Pemerintah telah melakukan berbagai penguatan terhadap elemen penting dalam ekosistem karbon, guna menjamin transparansi dan keadilan perdagangan.
Beberapa langkah yang telah diambil antara lain, penguatan Sistem Registri Nasional (SRN), Pengukuran, Pelaporan, dan Verifikasi (MRV), serta mekanisme Otorisasi dan Corresponding Adjustment (CA) dalam perdagangan karbon internasional.

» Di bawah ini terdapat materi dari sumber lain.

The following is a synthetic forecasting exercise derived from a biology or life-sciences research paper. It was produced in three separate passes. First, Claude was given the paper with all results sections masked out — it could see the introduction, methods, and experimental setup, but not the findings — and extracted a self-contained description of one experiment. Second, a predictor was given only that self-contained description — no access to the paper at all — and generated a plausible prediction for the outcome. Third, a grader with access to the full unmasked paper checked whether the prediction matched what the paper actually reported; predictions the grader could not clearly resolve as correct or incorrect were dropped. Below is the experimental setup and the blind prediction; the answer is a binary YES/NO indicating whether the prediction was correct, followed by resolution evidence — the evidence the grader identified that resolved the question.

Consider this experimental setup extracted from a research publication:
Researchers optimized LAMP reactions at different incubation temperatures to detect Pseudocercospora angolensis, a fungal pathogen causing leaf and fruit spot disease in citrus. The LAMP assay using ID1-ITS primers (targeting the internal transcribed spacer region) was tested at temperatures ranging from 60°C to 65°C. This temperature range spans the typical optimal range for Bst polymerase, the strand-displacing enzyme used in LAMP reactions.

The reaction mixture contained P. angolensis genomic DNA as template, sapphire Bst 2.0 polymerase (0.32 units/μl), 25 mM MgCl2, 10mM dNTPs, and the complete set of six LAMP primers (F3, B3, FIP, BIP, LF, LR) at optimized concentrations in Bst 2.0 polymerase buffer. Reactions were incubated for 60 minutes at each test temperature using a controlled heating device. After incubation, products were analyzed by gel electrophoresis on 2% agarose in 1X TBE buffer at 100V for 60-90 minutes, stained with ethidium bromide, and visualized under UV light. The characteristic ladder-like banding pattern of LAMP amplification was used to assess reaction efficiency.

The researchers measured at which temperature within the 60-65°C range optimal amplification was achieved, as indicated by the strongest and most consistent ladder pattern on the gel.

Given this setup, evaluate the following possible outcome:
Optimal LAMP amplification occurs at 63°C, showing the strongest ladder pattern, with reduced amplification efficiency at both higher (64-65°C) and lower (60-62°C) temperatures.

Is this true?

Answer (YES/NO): NO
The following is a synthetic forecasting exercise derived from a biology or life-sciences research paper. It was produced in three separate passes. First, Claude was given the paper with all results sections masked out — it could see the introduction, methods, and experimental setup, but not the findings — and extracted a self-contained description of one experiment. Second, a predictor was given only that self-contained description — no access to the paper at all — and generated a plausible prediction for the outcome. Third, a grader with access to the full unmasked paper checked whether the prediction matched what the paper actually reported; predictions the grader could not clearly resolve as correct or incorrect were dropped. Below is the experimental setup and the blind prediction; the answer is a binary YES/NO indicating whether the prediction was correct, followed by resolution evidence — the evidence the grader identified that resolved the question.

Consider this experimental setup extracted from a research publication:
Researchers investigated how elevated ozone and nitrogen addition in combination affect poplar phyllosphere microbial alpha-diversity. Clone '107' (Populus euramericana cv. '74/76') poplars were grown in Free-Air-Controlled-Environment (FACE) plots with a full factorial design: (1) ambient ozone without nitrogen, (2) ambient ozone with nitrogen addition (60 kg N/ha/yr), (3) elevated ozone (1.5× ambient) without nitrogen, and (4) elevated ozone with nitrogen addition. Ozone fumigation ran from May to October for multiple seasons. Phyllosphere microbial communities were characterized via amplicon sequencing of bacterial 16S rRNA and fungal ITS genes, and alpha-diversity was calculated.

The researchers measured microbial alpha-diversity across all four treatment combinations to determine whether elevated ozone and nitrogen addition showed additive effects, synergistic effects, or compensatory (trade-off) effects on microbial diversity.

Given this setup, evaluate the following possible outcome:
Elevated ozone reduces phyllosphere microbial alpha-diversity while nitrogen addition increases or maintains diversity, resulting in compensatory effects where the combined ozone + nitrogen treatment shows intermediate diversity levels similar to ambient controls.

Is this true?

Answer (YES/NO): NO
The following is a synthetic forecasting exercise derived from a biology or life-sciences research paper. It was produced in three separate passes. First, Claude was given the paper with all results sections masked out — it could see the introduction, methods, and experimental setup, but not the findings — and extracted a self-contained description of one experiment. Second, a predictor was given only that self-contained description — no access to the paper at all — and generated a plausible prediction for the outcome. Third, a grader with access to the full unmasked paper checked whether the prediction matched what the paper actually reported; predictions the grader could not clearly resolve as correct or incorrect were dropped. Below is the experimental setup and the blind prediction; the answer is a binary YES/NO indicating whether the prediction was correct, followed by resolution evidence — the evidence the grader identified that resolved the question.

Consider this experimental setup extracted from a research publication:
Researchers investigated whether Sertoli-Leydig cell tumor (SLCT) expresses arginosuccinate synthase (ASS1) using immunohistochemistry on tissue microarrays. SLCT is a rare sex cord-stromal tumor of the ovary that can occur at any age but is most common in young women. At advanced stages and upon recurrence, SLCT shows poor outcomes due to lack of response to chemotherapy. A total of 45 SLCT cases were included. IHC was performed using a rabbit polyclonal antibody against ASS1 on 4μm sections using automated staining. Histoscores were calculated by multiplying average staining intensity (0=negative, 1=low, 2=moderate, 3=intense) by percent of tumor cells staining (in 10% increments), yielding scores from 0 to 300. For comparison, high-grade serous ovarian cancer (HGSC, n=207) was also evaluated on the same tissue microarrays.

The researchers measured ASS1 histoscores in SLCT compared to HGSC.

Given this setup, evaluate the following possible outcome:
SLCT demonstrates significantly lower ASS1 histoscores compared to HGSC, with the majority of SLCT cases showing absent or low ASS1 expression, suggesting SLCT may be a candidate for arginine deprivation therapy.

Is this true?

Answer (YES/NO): YES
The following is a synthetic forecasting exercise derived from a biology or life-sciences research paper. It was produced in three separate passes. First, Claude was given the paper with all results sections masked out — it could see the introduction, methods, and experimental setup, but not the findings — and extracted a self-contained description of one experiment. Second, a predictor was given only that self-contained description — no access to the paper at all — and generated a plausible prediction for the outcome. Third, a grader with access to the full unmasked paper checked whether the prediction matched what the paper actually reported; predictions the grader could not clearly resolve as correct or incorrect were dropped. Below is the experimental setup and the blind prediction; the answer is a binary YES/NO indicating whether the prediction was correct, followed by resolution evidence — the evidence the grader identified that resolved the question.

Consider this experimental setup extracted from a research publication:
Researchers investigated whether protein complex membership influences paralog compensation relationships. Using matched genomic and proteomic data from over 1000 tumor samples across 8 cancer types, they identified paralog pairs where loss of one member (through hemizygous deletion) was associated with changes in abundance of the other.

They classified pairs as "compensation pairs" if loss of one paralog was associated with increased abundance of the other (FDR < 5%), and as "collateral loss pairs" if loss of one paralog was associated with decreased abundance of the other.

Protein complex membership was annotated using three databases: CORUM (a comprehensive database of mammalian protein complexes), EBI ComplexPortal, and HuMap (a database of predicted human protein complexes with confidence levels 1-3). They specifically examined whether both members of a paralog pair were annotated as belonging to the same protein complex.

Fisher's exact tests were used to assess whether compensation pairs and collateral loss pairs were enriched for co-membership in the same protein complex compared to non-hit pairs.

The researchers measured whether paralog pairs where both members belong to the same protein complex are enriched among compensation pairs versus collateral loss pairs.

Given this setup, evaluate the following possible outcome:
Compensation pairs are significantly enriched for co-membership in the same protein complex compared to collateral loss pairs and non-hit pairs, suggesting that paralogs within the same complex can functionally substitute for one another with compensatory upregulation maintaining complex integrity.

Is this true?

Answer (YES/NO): YES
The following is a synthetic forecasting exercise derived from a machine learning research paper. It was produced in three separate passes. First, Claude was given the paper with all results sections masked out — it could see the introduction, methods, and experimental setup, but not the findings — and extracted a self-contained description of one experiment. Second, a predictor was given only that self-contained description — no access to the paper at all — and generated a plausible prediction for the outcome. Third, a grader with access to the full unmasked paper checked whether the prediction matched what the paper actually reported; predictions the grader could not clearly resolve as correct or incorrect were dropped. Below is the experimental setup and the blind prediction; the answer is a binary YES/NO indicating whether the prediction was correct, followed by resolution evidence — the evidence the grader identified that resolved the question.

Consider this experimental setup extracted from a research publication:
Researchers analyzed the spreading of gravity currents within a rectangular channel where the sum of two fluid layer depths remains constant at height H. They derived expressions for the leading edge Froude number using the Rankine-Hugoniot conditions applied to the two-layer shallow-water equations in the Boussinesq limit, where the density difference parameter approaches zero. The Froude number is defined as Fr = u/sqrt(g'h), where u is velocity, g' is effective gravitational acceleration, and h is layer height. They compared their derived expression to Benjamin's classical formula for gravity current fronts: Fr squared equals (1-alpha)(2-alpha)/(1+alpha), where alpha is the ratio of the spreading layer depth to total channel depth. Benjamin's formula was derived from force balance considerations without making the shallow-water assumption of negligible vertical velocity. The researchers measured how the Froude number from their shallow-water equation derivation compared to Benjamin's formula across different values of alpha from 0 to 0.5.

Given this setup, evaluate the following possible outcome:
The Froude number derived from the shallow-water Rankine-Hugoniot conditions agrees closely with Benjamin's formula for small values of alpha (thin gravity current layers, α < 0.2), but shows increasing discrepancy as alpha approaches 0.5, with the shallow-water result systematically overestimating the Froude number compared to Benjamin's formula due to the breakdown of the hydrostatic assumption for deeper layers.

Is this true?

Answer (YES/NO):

Dengan sistem ini, setiap unit karbon yang diperdagangkan memiliki standar yang jelas dan terhindar dari risiko double accounting, double payment, maupun double claim.
Menteri Lingkungan Hidup, Hanif Faisol Nurofiq, menegaskan, regulasi ketat ini memastikan Sertifikat Pengurangan Emisi (SPE) yang dihasilkan Indonesia, memiliki integritas tinggi.
“Indonesia telah menyiapkan unit karbon sebanyak 1.780.000 ton CO2e yang berasal dari sektor energi, termasuk dari pembangkit listrik berbasis gas bumi dan tenaga air,” ujarnya.
Sistem registri nasional yang dikelola KLH/BPLH, juga telah terintegrasi dengan IDXCarbon yang diawasi oleh OJK.
Hal ini memastikan, bahwa setiap unit karbon yang diperdagangkan telah disertifikasi, dan memiliki kredibilitas di pasar internasional.
Perdagangan karbon internasional ini juga mendapat dukungan dari berbagai pihak, termasuk sektor swasta, institusi keuangan, perbankan, dan filantropi.
Keberhasilan perdagangan karbon sangat bergantung pada kerja sama berbagai pihak, mengingat mekanisme ini merupakan aksi kolektif yang tidak bisa berjalan sendiri.
Dengan regulasi dan sistem perdagangan yang semakin matang, Indonesia diharapkan dapat memainkan peran lebih besar dalam pasar karbon global.
Ke depan, kolaborasi antara OJK, pemerintah, dan pelaku industri diharapkan terus berkembang, guna meningkatkan daya saing Indonesia dalam perdagangan karbon internasional.